I look at it this way… providing parking is part of the cost of doing business. Shunting commercial parking onto residential streets as the default parking mode is basically getting something for nothing for the businesses. I’m all for minimum parking space requirements, but I don’t think they need to be sized to accommodate the maximum parking needs. Maybe aim to provide 30-40% of that- maybe aim to provide enough parking for a Saturday afternoon during normal times (i.e. not World Cup, Super Bowl, etc…).
The issue as I see it is that the parking requirements aren’t prima facie bad, they’re just mis-sized.
If the city (or state) does not want to attract cars, it’s not like there is absolutely nothing they can do. How about slapping people with the aforementioned significant congestion charges? People understand those well enough, even if they do not care about civic solidarity or environmental responsibility. A $2 per gallon road tax might also discourage people from driving not only downtown, but also anywhere, for no reason.
One trend I’m seeing in a few places in my city is parking lots in run-down malls being used to build new apartment buildings, both rentals and condos. Makes better use of the space, and will probably revitalize the malls too, since there will be a couple of hundred new residents literally in their parking lots. There’s at least two that are almost complete, and I’ve seen talk of several more in the works.
But businesses change…
That animal grooming place in a strip mall gets maybe 5 customers per hour. But it closes down, and the same location is rented to a “human grooming place” -a barber shop that gets 10 customers per hour, which then closes and is replaced by a mom-and-pop taco restaurant that gets 20 customers per hour , with spikes of 50 customers per hour at lunchtime. Now instead of 5 , you need 50 parking spaces
One is that cities are the inverse of suburbs. Both their developments defer to our car culture but they are unlike in almost every other way. Think the difference between Euclidean geometry and spherical geometry. Applying the rules of one for the other gets the wrong answer. San Jose is not a city; it is a suburb. (I’ve seen the “downtown.”) We’re talking about two separate subjects and the examples provided belong in one category or the other.
The other is that car culture is much like fossil fuel culture. It badly needs to be undone, but doing so is like starting with a continent-sized knotted rug and turning it back into a ball of yarn while people are standing on it. Even with many hands the process will take almost forever.
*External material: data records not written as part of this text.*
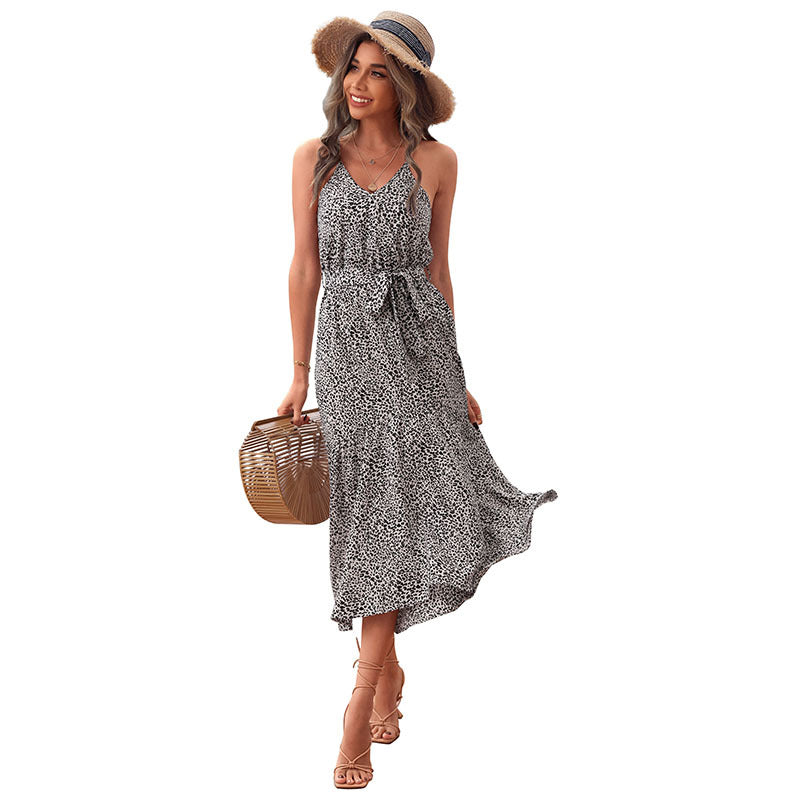 Maxi dress with ruffles without sleeves for women with tie belt detail Lune London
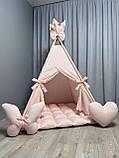 Вігвам Ніжно рожевий 7 БОНБОН з Кошиком Повний комплект, вігвам дитячий, вігвам для дівчинки, вігвам для дітей, дитяча палатка, фото 2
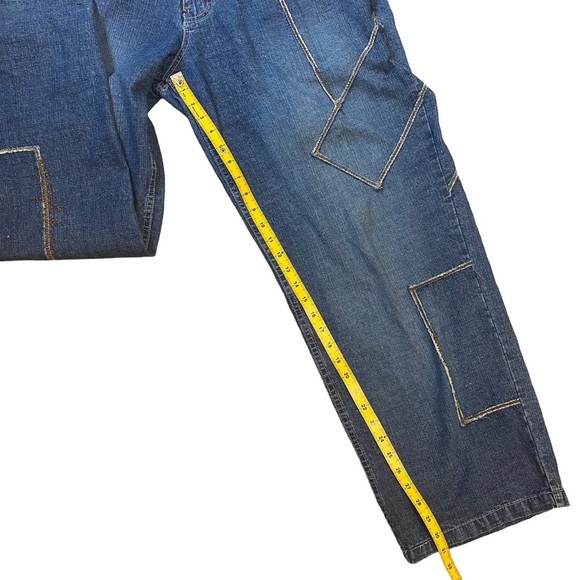 Vintage Y2K  Paco‎ Elite Jeans Patchwork Stitching Baggy Fit Wide Leg 36x31 - Picture 16 of 16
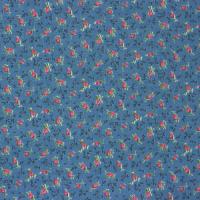 Blauw met klein roze rozenknopje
Small steps are useful. I’m grateful for each and they seem to be proliferating. There’s no magic wand out there that will simply reverse the past. Nevertheless, people have to look at each of these small steps and realize that they will stick around for another 50 years. How will they fit into the new world of changes? Can they all be compatible with one another without causing a new set of problems? Will the changes coming in 20 years and 40 years show them to be wrong solution?
I hate car culture as much as anyone, but the emphasis should be on improving public transportation rather than removing parking. In my area the no-parking advocates seem to believe that if you remove parking then people who would have driven will instead take public transportation. The problem as I see it is that public transportation doesn’t run frequently, at all hours and in all locations.
As an example of the problem, my eye doctor, who is located in the city of Boston, will be moving because two large towers are going to up nearby (one with offices and one a hotel), neither of which will provide ANY parking, and a nearby mid-sized garage is being torn down and replaced with condos.
I think that public transportation should be extended before development takes place. Unfortunately it’s too late to do that, and thanks to our capitalist system, it probably never will.